# Problem with typing.



## CharlieD (Nov 12, 2007)

Whenever I try to type in the window for reply, or new post window, I have problem with the cursor jumping and thus causing letters to type all over the place. It is like I’ll be typing and all of a sudden the half of the word is at the end of whatever I’m typing and the other half is some where else. What is going on here? Is it my computer or is it this site? Does anybody else have had problem like that?


----------



## Alix (Nov 12, 2007)

Do you use the Quick Reply screen or do you use the Post Reply button? I've had an issue with the window disappearing once in a while, but I think that is something on my keyboard. Occasionally I type fast and hit the wrong keys and stuff goes haywire. Maybe you have the same issue Charlie?


----------



## CharlieD (Nov 12, 2007)

usually it is "post quick reply". no i am a slow pock, when it comes to typing. It could be something with my PC, i am not saying it is not, but i do not have the same problem when I am in "word" or diferent forums.


----------



## Alix (Nov 12, 2007)

Charlie, try to use the Post Reply button. I know that I have better success and fewer issues with that myself. The Quick Reply window is a source of much frustration for me. I suspect its something with my computer (most problems ARE!) but still...gotta post!


----------



## TATTRAT (Nov 12, 2007)

It ne

ver happ
ens                       to 
me.


----------



## David Cottrell (Nov 12, 2007)

Charlie, I've been using the Quick Reply button and have never seen what you are describing. Do you run antivirus every day and acouple of programs to clean out those spy things. I do the antivirus every day and about once a week two anti spy things. I'm hardly very technical so if something went wrong I would be lost.


----------



## GB (Nov 12, 2007)

That sounds like a computer specific problem Charlie. Has this been going on for a while or just today? If it is just today then I would recommend restarting your computer. Otherwise, try running a spyware removal program.


----------



## CharlieD (Nov 12, 2007)

it has been going on for a while.


----------



## Michael in FtW (Nov 12, 2007)

As GB suggested - try running a spyware removal program, Charlie. This is a problem caused by some spyware/adware such as "WINAD" and "DROPSPAM" - among others.


----------



## Callisto in NC (Nov 12, 2007)

I had a computer that did that until I ran Spybot.  It returned scary amounts of adware, spyware, et al.  Once I removed it all the computer ran fine and the only thing stopping me from replies that make sense was my typing way too fast.


----------



## Bilby (Nov 13, 2007)

I have a sensitive touch pad on my laptop which if I let my hands get to close to it while typing does as you describe.  Just a thought.


----------



## CharlieD (Nov 13, 2007)

I did ran the antivirus programm and it did find some stuff.

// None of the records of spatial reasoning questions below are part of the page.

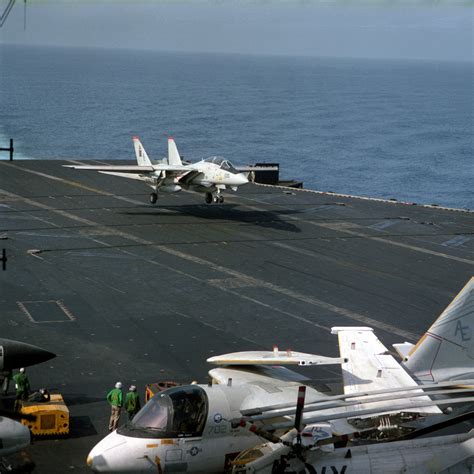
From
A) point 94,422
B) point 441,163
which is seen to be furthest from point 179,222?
point 441,163

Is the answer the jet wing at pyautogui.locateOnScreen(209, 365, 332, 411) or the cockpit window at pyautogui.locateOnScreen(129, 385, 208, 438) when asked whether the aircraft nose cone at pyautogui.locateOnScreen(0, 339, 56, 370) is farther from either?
the jet wing at pyautogui.locateOnScreen(209, 365, 332, 411)

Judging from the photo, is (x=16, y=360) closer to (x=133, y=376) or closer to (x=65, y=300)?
(x=133, y=376)

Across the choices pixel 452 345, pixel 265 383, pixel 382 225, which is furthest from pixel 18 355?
pixel 382 225

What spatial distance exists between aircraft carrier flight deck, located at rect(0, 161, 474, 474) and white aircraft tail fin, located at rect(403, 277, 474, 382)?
5686mm

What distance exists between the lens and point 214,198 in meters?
55.2

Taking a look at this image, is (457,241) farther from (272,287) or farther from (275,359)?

I haven't tried to type on it yet. Thank you everybody.


----------



## *amy* (Nov 13, 2007)

CharlieD said:


> Whenever I try to type in the window for reply, or new post window, I have problem with the cursor jumping and thus causing letters to type all over the place. It is like I’ll be typing and all of a sudden the half of the word is at the end of whatever I’m typing and the other half is some where else. What is going on here? Is it my computer or is it this site? Does anybody else have had problem like that?


 
Of late, I have had a similar problem with the screen jumping around here when posting a reply, & have had to reposition the cursor.  I don't use the quick reply, so I'm clueless.  Only problem on my behalf, lately, is my keyboard is sticking...  Probably time for me to get a new laptop, replace the keyboard, or use the keyboard I have attached through a port extension.  Noticed the jumping screen/cursor only happens on this site though.


----------



## David Cottrell (Nov 13, 2007)

Charlie, I just checked, this is what the store put on my computer for me, they are all free versions that can be taken off the web. AVG Anti-Virus Free Edition (run once a day), Spybot-Search & Destroy 1.4 (run twice a week) and Ad-Adware se by Lavasoft (run twice a week). As I remember now I forgot to run the last two anti-spy things I was getting alot of chatter when I went to my email. I had a bunch of spy whatevers that had taken residence, were picking my computer for infor and trying to send it out. Not nice so I stomp on them regularly now. Hope this helps.


----------



## CharlieD (Nov 13, 2007)

Thank you David.


----------



## Katie H (Nov 13, 2007)

Charlie,  check this out.  This  does  everything Spybot and  Ad-Adware do, and more.  It's also free.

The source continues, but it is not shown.